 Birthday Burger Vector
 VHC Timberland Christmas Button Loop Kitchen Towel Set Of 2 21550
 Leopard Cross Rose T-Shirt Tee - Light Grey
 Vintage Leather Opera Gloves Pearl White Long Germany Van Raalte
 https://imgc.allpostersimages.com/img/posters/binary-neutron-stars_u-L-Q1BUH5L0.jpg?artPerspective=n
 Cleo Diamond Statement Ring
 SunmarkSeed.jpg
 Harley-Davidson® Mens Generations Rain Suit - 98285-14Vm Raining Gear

--

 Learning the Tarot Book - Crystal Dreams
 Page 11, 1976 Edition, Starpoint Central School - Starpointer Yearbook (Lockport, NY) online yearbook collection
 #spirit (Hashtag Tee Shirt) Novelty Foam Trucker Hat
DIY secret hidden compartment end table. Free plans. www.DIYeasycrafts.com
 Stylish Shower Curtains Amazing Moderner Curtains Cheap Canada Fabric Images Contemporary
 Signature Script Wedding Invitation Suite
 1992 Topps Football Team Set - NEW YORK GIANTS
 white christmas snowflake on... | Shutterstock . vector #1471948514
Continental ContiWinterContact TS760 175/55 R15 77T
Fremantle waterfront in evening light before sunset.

▶ [HOW TO COMPLETE THIS TASK]
Among the records above, a stretch begins at the line containing "Birthday Burger Vector" and ends at the line containing "Harley-Davidson® Mens Generations". Restate that stretch word for word, and nothing else.

▶ [RESPONSE]
 Birthday Burger Vector
 VHC Timberland Christmas Button Loop Kitchen Towel Set Of 2 21550
 Leopard Cross Rose T-Shirt Tee - Light Grey
 Vintage Leather Opera Gloves Pearl White Long Germany Van Raalte
 https://imgc.allpostersimages.com/img/posters/binary-neutron-stars_u-L-Q1BUH5L0.jpg?artPerspective=n
 Cleo Diamond Statement Ring
 SunmarkSeed.jpg
 Harley-Davidson® Mens Generations Rain Suit - 98285-14Vm Raining Gear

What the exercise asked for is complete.